Als Candan Six-Sasmaz an einem Bahnhof im Ruhrpott aus dem Zug steigt, schallt ihr Applaus entgegen. Auf dem Bahnsteig steht ein großes Willkommenskomitee mit »Refugees Welcome«-Transparenten. Irritiert stellt die Journalistin fest, dass die Rufe und der Applaus ihr gelten. Nach der ersten Verwunderung bemerkt sie die Verwechselung. Dass sie nicht auf der Flucht ist, sondern auf dem Weg zu einer Verabredung, fällt den auf sie einstürmenden Menschen indes nicht auf. Völlig gefangen in dem Irrglauben einem traumatisierten Kriegsopfer gegenüber zu stehen, hört niemand der Frau zu, die mehrfach auf Deutsch, Englisch und Türkisch erklärt, nicht geflohen zu sein: »Meine Worte gingen im Geschrei und Gejubel unter. Die Menschen drängelten sich um mich. Drückten mir Sandwiches, Getränke und Kuscheltiere in die Hände. Anscheinend ist das erste, was ein Flüchtling bei seiner Ankunft in Deutschland braucht, ein Kuscheltier. Während sie mir großzügig Geschenke übergaben, schauten sie mich hoffnungsvoll an. Sie warteten auf das berühmte Leuchten der Dankbarkeit in meinen Augen. Ich konnte ihnen nur ein enttäuschtes Funkeln bieten.« Schon wird die Journalistin beim Arm gepackt. Man erklärt ihr im überlauten und betont langsamen Deutsch, sie werde nun für ein Durchgangslager registriert. »Sie sprachen über mich als wäre ich nicht da: ›Die Ärmste sieht ja völlig fertig aus.‹«. Ihre Beteuerung, kein Asyl zu suchen, stößt auf Misstrauen: »Sind sie sicher, kein Flüchtling zu sein?« Der Spuk endet erst als Six-Sasmaz laut anfängt zu schreien: »Ihr Vollidioten!«.1
Nationale Entrümpelungsaktion
Die Geschichte der Journalistin, die als Tochter türkischer Eltern in Deutschland geboren ist, die ihre Mitbürger ins Flüchtlingsheim bringen wollten, der unerschütterbaren Überzeugung ihr damit zu helfen, steht pars pro toto für die deutsche Willkommenskultur der vergangenen Wochen. In dem festen Glauben, es handele sich um Großherzigkeit, haben die Bundesbürger den Flüchtlingen ihre Wohltaten aufgenötigt. Das Deutsche Spätsommermärchen ist eine einzige Verwechselungsgeschichte gewesen, die auch jetzt (November 2015, Anm. der Redaktion) noch für unzählige Missverständnisse sorgt. So ist das Ende nur für diejenigen überraschend, die schon den Anfang falsch verstanden haben. Denn sowohl die härtere Gangart, die in der Flüchtlingspolitik mittlerweile eingeschlagen wurde, als auch die Verschärfung des Asylrechts, stehen nicht im Widerspruch zu der Barmherzigkeits- und Mitleidswelle der vergangenen Wochen. Sie setzen vielmehr auf politischer Ebene fort, womit die Bundesbürger Ende August begannen, als sie im großen Stil anfingen ihre Keller und Dachböden auszumisten.

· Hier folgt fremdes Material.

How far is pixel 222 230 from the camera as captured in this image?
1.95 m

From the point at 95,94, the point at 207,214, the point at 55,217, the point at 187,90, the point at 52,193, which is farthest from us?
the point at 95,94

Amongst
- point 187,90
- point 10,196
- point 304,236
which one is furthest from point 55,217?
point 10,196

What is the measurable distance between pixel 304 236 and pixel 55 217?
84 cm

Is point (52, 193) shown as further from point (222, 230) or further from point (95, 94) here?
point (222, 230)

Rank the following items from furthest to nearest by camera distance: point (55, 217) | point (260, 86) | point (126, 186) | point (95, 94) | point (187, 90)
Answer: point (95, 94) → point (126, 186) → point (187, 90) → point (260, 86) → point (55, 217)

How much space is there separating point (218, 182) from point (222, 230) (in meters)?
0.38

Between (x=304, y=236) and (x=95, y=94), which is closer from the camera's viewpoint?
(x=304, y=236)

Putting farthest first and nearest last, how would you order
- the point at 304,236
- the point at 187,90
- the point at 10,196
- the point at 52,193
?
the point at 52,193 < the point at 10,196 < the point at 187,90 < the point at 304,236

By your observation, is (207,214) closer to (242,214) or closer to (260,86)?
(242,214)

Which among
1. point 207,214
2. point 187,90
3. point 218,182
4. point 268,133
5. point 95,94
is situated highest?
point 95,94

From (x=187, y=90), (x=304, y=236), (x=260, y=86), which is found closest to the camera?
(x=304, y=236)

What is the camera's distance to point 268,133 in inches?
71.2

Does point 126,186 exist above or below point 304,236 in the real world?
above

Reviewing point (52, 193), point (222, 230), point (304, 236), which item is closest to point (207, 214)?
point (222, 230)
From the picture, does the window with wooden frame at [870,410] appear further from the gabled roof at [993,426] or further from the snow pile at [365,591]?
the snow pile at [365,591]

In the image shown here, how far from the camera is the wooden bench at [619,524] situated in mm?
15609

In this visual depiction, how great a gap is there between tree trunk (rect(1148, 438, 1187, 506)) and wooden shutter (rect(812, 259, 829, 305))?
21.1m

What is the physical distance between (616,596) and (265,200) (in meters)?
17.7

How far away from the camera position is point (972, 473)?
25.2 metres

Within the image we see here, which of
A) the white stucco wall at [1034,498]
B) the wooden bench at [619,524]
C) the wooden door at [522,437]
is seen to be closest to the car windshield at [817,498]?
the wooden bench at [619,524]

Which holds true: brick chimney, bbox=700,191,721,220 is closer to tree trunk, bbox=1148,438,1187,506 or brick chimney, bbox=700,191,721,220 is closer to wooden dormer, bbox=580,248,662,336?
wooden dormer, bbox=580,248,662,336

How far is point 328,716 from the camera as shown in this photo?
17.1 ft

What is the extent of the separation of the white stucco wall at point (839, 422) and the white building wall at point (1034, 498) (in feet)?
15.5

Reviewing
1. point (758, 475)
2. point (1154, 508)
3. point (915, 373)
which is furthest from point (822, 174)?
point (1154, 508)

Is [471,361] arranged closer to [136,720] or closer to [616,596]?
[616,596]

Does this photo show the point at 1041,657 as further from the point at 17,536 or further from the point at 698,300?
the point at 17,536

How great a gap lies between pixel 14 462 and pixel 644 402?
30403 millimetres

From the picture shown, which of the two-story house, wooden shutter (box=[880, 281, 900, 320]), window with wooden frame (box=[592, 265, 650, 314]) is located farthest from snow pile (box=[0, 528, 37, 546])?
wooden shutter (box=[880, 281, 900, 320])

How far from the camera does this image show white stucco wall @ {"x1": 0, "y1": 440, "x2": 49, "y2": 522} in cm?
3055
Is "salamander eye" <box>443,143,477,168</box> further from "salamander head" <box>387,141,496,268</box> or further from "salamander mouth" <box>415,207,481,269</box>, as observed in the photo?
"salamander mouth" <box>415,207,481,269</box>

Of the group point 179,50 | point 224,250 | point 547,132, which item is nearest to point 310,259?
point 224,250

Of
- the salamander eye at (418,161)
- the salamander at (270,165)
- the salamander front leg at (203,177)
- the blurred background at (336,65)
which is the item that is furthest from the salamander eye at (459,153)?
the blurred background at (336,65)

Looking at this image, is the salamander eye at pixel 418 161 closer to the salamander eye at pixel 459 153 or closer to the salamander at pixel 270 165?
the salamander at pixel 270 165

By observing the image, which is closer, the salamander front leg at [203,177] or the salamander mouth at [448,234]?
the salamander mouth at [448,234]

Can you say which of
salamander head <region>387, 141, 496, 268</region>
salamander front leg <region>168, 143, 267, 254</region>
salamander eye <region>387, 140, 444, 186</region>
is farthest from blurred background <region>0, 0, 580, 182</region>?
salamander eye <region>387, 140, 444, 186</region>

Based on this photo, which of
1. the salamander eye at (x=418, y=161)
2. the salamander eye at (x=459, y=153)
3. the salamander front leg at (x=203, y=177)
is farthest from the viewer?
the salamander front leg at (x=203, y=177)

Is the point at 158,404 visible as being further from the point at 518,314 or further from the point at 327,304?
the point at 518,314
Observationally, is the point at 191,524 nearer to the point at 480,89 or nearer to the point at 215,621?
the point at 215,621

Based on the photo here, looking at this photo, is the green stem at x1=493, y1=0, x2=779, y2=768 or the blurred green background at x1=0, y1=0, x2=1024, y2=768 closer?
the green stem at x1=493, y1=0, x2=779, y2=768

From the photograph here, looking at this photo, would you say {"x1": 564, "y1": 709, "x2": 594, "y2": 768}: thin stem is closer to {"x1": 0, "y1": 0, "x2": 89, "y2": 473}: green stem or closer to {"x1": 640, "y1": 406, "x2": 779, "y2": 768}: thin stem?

Die ungemeine Menge an Sachspenden, die auf die Aufrufe der Sozialverbände und Hilfsorganisationen folgte, ist in Anbetracht von Heidenau und Co. zu begrüßen. Empfingen die Deutschen die aus Jugoslawien ankommenden Kriegsflüchtlinge 1992 noch mit Kehrausbesen, so machten sie diesmal das allein Menschliche, in dem sie die Asylsuchenden willkommen hießen. Anscheinend umtrieben die Bundesbürger dabei allerdings weniger die Nöte und Bedürfnisse der Flüchtlinge, als ihre eigene Gutwerdung. So machte bereits frühzeitig der allgegenwärtige Helferandrang den professionellen Hilfsorganisationen zu schaffen. In Massen brachen die Deutschen auf, um alles zu den Annahmestellen zu schleppen, was der Haushalt hergab. Von Kinder- über Sommerbekleidung bis zur abgetragenen Unterwäsche, vom Wiso-Steuerratgeber 2010 über Taschenbücher bis zu vorgekochtem Essen, von einzelnen Schrauben über Karnevalskostüme bis zur gesamten Schrankwandgarnitur befand sich nach den Aussagen der Hilfsorganisationen so ziemlich alles unter den Sachenspenden. Neugekaufte Windeln und Hygieneartikel blieben die erwähnenswerte Ausnahme. Oftmals dauerte es nur wenige Stunden bis auf die Spendenaufrufe der Appell erfolgte, nur ausgewählte Sachen vorbeizubringen, da weder die Lagerkapazitäten bereitständen, noch die Kräfte zum Aussortieren vorhanden wären. Der Berliner Tagesspiegel fasste bündig zusammen: »Sie meinen es gut – und doch wird die Hilfsbereitschaft der Berliner so langsam zum Problem.« So wäre das gekochte Essen ebenso im Müll gelandet wie die aussortierte Sommerkleidung. Eine Sprecherin des Arbeiter-Samariter-Bundes erklärte der Zeitung, dass man Trägertops und kurze Röcke nicht gebrauchen könne: »Die warme Jahreszeit ist vorbei, und viele geflüchtete Frauen würden solche Sachen wegen ihrer Religion ohnehin nicht tragen. Stattdessen werden Wintermäntel benötigt, vor allem für Männer.« In der Welt wies eine Flüchtlingshelferin darauf hin, dass die Asylsuchenden meist jüngeren Alters sind, die Kleidung der verstorbenen Großeltern somit eine unpassende Spende.3 So glich die Sachspendenoffensive weniger dem beherzten Versuch, die Not der Flüchtlinge zu lindern, als einer nationalen Entrümpelungsaktion mit kollektiver Rührungskatharsis. Anscheinend verstanden die Deutschen die Spendenaufrufe als eine symbolische Aktion, bei der es weniger auf konkrete Hilfe, als auf die Geste des guten Willens ankäme.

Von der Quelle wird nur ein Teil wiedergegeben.